Den Staat erfasst eine neue Kontrollwut
Ob Sozialhilfebezieher, Airbnb oder Pfuscher: Es wächst der Eindruck, dass allerorts potenzielle Betrüger lauern. Ist das gar (politische) Absicht?
Es ist ein Symptom für den politischen Zeitgeist: Beinahe im Wochenrhythmus wird dieser Tage eine neue Taskforce angedacht oder aus dem Boden gestampft, die sich der Kontrolle potenzieller Betrüger im Land verschreibt. Die Stadt Salzburg erwägt eine neue Sicherheitswache, dank derer sich Beamte auf die Lauer legen können, um Parksünder, illegale Prostituierte, rechtswidrig parkende Busse oder widerrechtlich handelnde Hundehalter abzustrafen. Zwischen 20 und 40 zusätzliche städtische Beamte sollen dafür abgestellt werden.
Zeitgleich zieht die Polizei jetzt auch in Salzburg eine Taskforce hoch, um Sozialleistungsbetrügern aller Art auf die Schliche zu kommen. Es geht um Mindestsicherung, Arbeitslosengeld, Mietzuschüsse oder etwa Leistungen, die die Krankenkasse bezahlt. Jene, die sich Leistungen vom Staat erschleichen, sollen so besser und leichter ausfindig gemacht werden.
Die Liste ließe sich fast beliebig fortsetzen. Das Land wird demnächst mit neuem Gesetz der illegalen Airbnb-Vermietung rigoroser zu Leibe rücken. Das Alkoholverbot auf bestimmten Plätzen der Stadt Salzburg gehört natürlich überwacht. Und selbstverständlich muss man auch all die Reisebusse kontrollieren, die in die Stadt drängen. Sie müssen Obolus leisten – und nicht jeder macht das freiwillig.
Die neue Kontrolllust der staatlichen Organe kommt nicht von ungefähr. Erstens ist die Polizei durch den viele Jahre währenden Sparkurs derart ausgezehrt, dass sie nicht nur weitgehend aus dem Straßenbild verschwunden ist, sondern alle Hände voll zu tun hat, ihre ureigensten Sicherheitsagenden zu erledigen. Zweitens schreit der politische Zeitgeist nach Kontrolle und Sicherheit. Die Menschen sind auf diese Themen sensibilisiert wie schon lange nicht. Sie fühlen sich unsicher, auch wenn wir in einem der sichersten Länder der Welt leben. Zudem zeigt der wachsende wirtschaftliche Druck Wirkung: Immer mehr fühlen sich benachteiligt. Weil der eine mehr hat als man selbst, weil der andere vom Staat Unterstützung bekommt, während man selbst täglich zur Arbeit geht.

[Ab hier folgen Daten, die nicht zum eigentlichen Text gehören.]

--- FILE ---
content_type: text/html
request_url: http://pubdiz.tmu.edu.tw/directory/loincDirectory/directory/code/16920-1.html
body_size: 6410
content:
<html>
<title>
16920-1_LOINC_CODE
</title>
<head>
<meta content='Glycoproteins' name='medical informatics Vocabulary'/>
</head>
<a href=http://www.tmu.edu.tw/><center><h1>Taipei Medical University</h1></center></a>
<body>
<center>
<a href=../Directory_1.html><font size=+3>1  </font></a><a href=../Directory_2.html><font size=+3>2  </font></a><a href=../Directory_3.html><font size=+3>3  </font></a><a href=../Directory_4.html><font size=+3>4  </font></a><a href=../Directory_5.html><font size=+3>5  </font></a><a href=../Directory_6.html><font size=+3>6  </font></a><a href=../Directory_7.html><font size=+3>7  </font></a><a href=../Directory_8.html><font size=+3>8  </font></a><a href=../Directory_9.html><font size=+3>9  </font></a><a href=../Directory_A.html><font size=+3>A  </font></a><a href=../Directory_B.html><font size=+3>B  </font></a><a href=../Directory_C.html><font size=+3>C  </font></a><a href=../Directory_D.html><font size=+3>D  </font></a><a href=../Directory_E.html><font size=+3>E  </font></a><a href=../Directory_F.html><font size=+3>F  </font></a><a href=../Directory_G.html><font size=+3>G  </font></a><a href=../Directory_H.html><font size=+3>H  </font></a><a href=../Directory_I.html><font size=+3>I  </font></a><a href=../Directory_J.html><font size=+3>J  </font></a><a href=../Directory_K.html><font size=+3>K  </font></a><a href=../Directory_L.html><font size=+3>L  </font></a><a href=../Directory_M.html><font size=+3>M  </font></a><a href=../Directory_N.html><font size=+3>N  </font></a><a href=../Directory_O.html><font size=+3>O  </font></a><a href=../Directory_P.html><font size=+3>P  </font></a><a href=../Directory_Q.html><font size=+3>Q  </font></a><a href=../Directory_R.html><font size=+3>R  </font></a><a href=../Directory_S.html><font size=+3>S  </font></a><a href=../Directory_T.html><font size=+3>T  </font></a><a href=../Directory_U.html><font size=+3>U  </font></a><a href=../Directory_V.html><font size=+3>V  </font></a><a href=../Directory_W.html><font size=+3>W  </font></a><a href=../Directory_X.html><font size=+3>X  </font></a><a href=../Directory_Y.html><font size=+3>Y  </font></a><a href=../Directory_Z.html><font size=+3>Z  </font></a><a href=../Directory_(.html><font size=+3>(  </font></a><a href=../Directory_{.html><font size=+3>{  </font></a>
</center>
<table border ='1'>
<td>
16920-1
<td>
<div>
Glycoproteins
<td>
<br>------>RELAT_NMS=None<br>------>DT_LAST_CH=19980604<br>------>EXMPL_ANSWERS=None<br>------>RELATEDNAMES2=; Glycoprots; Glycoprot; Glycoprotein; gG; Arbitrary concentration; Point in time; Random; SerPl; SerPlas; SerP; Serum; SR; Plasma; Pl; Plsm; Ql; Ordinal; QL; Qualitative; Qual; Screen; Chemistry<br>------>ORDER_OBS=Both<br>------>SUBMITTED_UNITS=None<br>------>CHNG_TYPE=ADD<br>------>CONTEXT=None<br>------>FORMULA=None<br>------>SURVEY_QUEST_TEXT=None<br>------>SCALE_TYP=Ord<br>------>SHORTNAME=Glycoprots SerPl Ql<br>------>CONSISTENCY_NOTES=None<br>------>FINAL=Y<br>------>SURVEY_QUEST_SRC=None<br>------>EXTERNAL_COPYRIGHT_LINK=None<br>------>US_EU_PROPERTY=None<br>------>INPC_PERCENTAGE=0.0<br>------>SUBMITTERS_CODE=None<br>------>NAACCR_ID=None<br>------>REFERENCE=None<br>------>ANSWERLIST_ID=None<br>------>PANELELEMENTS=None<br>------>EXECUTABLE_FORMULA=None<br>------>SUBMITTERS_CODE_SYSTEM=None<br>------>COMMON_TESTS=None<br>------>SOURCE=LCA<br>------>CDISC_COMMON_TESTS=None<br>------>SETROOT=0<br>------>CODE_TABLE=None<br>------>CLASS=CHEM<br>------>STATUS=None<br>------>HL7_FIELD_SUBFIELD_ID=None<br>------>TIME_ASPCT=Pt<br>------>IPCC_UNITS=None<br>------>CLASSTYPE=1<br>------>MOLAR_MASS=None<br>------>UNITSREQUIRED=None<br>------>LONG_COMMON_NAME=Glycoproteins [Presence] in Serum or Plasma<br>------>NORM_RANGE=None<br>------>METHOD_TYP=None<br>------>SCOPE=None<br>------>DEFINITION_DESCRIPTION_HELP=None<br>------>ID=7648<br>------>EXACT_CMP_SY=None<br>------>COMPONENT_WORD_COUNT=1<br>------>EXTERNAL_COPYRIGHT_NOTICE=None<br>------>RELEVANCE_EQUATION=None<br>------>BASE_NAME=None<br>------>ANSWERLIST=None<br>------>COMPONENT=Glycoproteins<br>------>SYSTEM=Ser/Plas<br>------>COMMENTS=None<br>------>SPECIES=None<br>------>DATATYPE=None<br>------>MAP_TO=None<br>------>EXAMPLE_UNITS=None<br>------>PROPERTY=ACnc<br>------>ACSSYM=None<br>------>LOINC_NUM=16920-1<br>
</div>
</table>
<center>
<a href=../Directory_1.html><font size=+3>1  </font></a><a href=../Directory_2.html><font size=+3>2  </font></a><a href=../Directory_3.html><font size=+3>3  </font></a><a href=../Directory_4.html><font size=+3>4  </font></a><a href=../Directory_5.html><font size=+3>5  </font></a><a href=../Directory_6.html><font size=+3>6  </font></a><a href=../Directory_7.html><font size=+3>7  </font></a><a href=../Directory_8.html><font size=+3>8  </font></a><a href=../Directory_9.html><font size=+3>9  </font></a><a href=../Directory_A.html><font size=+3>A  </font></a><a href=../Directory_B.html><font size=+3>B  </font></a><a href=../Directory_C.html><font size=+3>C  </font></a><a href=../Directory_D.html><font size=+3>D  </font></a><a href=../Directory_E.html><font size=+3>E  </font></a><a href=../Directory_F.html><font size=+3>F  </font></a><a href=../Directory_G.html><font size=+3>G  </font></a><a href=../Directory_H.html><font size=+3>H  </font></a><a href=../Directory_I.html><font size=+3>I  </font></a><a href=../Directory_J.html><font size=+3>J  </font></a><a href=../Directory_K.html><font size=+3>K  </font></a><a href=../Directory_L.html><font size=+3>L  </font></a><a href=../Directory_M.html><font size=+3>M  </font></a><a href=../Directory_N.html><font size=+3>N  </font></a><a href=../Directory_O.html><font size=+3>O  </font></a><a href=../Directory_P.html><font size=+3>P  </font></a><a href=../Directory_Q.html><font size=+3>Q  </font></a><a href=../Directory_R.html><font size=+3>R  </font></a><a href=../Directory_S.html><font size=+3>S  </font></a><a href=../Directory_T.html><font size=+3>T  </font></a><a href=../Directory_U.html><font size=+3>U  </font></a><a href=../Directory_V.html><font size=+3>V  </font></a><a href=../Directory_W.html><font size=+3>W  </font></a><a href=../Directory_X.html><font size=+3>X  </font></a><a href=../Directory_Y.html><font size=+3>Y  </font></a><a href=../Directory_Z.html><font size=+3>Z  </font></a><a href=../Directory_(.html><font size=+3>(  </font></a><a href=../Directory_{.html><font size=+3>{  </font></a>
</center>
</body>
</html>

Und drittens wird niemand bestreiten, dass Prostitution oder Alkoholverbote kontrolliert gehören. Das Aufstöbern von illegal vermieteten Airbnb-Wohnungen ist sachlich genauso gerechtfertigt wie das Aufstöbern von Steuerbetrügern oder Pfuschern. Und ein Staat, der finanziell immer klammer wird, hat letztlich die Pflicht, peinlich genau darauf zu achten, dass nur jene Sozialleistungen erhalten, denen diese auch zustehen.
Und trotzdem ist die Entwicklung aus mehreren Gründen höchst bedenklich. Ein Staat, der in Sachen Kontrolle einmal in Fahrt kommt, ist kaum noch zu bremsen. Der Grad zwischen berechtigter Kontrolle und fragwürdiger Schnüffelei ist ein schmaler. Und was noch schwerer wiegt: Ein auf Kontrolle ausgerichteter Staat überhöht potenzielle Bedrohungen, um seine Kontrollen auch zu rechtfertigen. Was sich im politischen Klima dieser Tage zeigt. Immer öfter stehen Ausländer oder Sozialhilfebezieher im Generalverdacht, Leistungen zu Unrecht zu beziehen. Dass das nachweislich falsch ist, weil es eine kleine Minderheit ist, die betrügt und missbraucht, spielt kaum eine Rolle.
Deshalb ist dieses politische Spiel nicht nur unanständig, es ist auch gefährlich. Wie gesagt: Hat den Staat erst einmal die Kontrollwut erfasst, wird sie nicht bei Ausländern oder Minderheiten haltmachen. Dann kann sie jeden von uns treffen.